AMBIENTE

Le mani sullo Ionio

Breve trattazione su inquietanti richieste di esplorazione off-shore finalizzate all’estrazione di petrolio nello Ionio.
Renato Brucoli (Responsabile casa editrice Insieme)

È in atto un autentico assalto ai fondali del Mar Ionio. A determinarlo, la spasmodica ricerca di giacimenti petroliferi fra il Capo di Leuca e il Golfo di Taranto.
= = = =
OBIETTIVO 1
Ricopia tali e quali le voci qui sotto, dalla riga che contiene "Order these elements" fino all'ultima, estremi compresi.
OBIETTIVO 2
Prosegui il testo sulla ricerca di petrolio nello Ionio a partire da dove finisce.
Le voci non c'entrano niente con il testo.

DATI ESTRATTI
= = = =
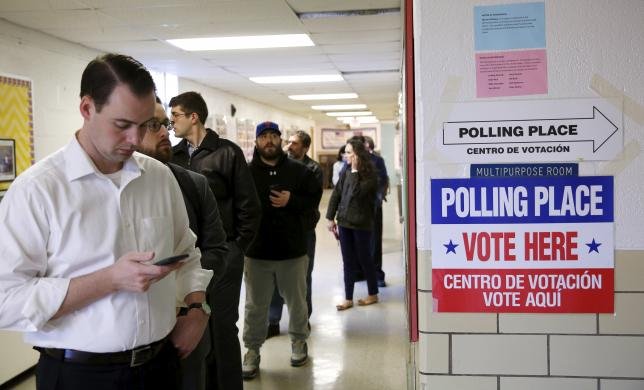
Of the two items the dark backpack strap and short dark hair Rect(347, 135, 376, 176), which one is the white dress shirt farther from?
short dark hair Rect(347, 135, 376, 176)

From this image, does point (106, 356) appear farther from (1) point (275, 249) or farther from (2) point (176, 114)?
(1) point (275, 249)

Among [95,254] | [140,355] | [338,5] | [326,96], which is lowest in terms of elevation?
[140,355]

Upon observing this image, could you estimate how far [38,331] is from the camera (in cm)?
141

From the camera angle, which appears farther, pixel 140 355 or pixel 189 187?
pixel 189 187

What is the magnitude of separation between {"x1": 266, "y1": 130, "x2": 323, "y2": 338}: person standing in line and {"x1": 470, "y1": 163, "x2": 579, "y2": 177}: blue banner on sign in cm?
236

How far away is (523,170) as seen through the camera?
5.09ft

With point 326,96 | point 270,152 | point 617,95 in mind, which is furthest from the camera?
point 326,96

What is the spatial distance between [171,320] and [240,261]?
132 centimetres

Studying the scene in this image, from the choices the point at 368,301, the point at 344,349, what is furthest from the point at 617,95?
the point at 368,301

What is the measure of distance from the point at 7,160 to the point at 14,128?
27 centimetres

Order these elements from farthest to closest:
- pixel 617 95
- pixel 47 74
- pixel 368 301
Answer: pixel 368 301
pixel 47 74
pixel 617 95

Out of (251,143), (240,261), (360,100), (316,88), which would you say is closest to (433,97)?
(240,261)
= = = =
RISPOSTA 1
Order these elements from farthest to closest:
- pixel 617 95
- pixel 47 74
- pixel 368 301
Answer: pixel 368 301
pixel 47 74
pixel 617 95

Out of (251,143), (240,261), (360,100), (316,88), which would you say is closest to (433,97)?
(240,261)

RISPOSTA 2
 La bellezza 

L’area interessata è d’incomparabile bellezza naturalistica e paesaggistica. Di forte attrazione per il turismo. È al centro del Mediterraneo. Ricca di umanità accogliente e inclusiva. Custodisce, come in uno scrigno, pregevoli ecosistemi marini, nelle cui profondità spicca il rinvenimento del corallo bianco, manifestatosi di recente. Nel “mare nostrum” si credeva estinto da almeno quindicimila anni: rispunta sorprendentemente dai fondali di Leuca. Al largo, la fauna ittica annovera i grandi cetacei. Offre incoraggianti indici d’incremento del pescato. L’entroterra segnala la produzione agricola legata all’enogastronomia d’eccellenza. Le fonti energetiche rinnovabili, eoliche e fotovoltaiche, fugano l’insidia dei rigassificatori e del nucleare. Il National Geographic classifica la Puglia fra le più belle regioni al mondo. E il Salento ne è la perla.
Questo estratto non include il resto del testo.